【連載】東友会の歴史を学ぶ 先人たちと目指す未来2
『沈黙から行動へ 東京のヒバクシャ30年のあゆみ』から
「東友会25周年から30周年へ」(伊東壯執筆)
東友会25周年から30周年へ4
1985(昭和60)年は被爆40周年の年であっただけに、日本被団協の運動は一段と高揚した。日本被団協は、国際的には核保有5カ国に代表を送って首脳へのメッセージを届け、またその他の欧米の平和団体との交流も盛んにおこなった。国会では野党援護法案の提出をめぐって、社公民と共産党との足並みがあわないということもあったが、日本被団協は「基本要求」の普及とそれに基づく国民署名運動を展開し、国民世論の力を結集して政府を包囲する運動を進めた。厚生省の被爆者対策予算はついに1千億円を突破し、また厚生省は10月、第3回目の被爆者調査を実施することになった。伊東(壯)は調査委員の一員としてかなりいろいろな提案をおこない調査の中に取り入れられはしたが、被爆者の現状を調査するという政府の大方針は動かなかった。

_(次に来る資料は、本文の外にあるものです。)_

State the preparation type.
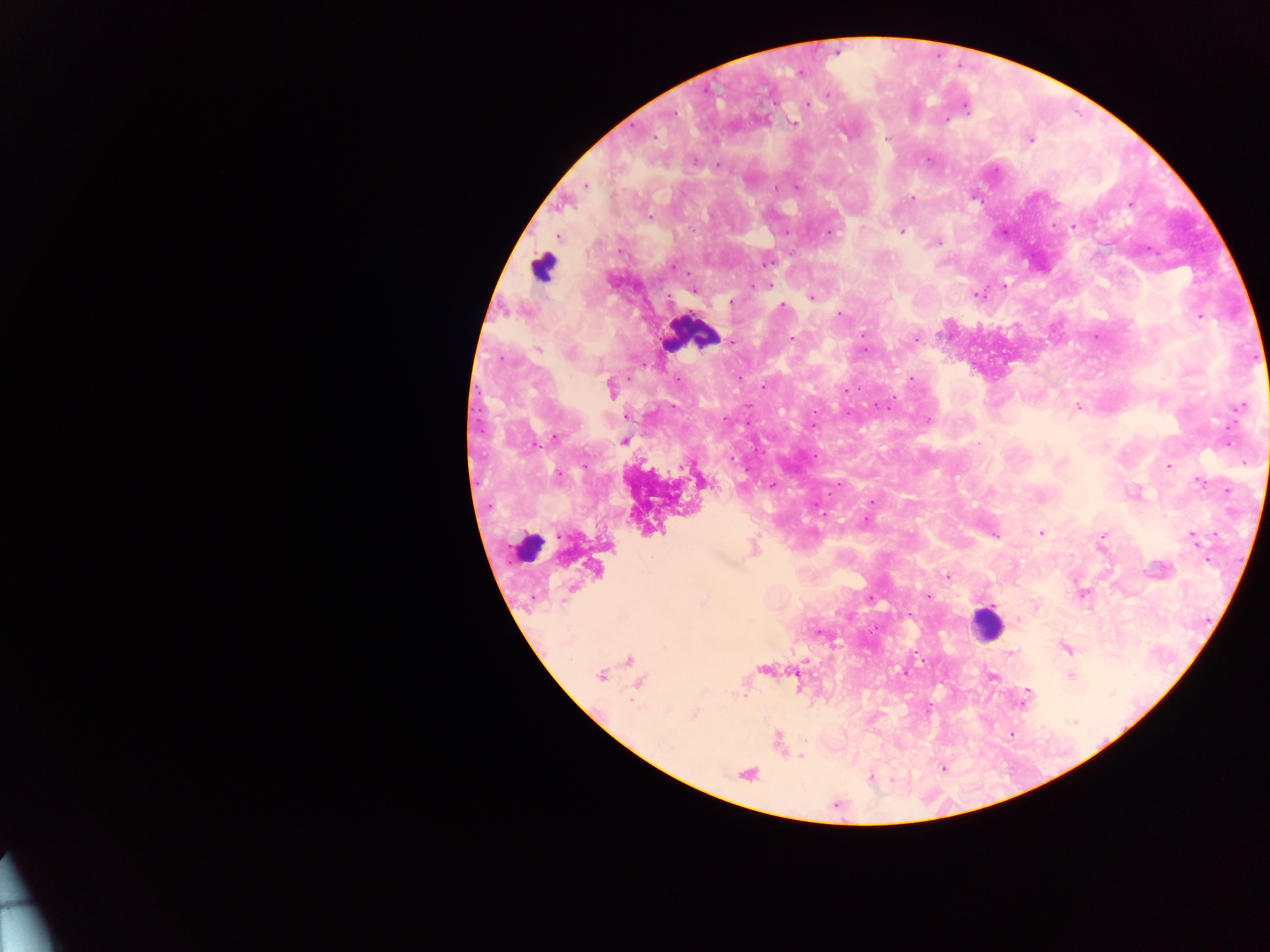
Thick blood smear.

そこで日本被団協は独自の調査を展開して原爆被害の実相に迫り、原爆被害が基本懇のいうように「受忍」できるようなものではないことを実証しようとし、独自の調査を発足させた。
原水爆禁止世界大会は、広島の国際会議を現地広島の県評がボイコットしたことによって、事実上分裂への一歩をふむことになった。
東友会は、日本被団協の方針のもとに、核保有5カ国首脳へのメッセージを届ける運動に取り組んだ。6月にはアメリカへ小西悟、合田正巳、吉本トキ子の3人、10月にはイギリスに飯田マリ子、フランスへ山田玲子、中国には6月に伊東壯1人、10月に伊東壯と安藤賢治の2人、またその他、8月にギリシャへ永坂昭、11月にスイス・ジュネーブの米ソ首脳会談に小西悟の各氏を派遣した。核保有国首脳のうち、ソ連と中国からは日本被団協の考えに賛同するという返事が届けられた。
厚生省調査については、限界はあるとしても、もともと日本被団協の要求と運動の中で決まったものであり、その影響は援護法制定にとって重要な意味を持つので、全面的に協力することとなり、東友会も10月3日の調査に地区の会をあげて協力し、最終的には6933人が調査に応えた。11月1日には、日本被団協の調査が開始され、これにも1359人が応じた。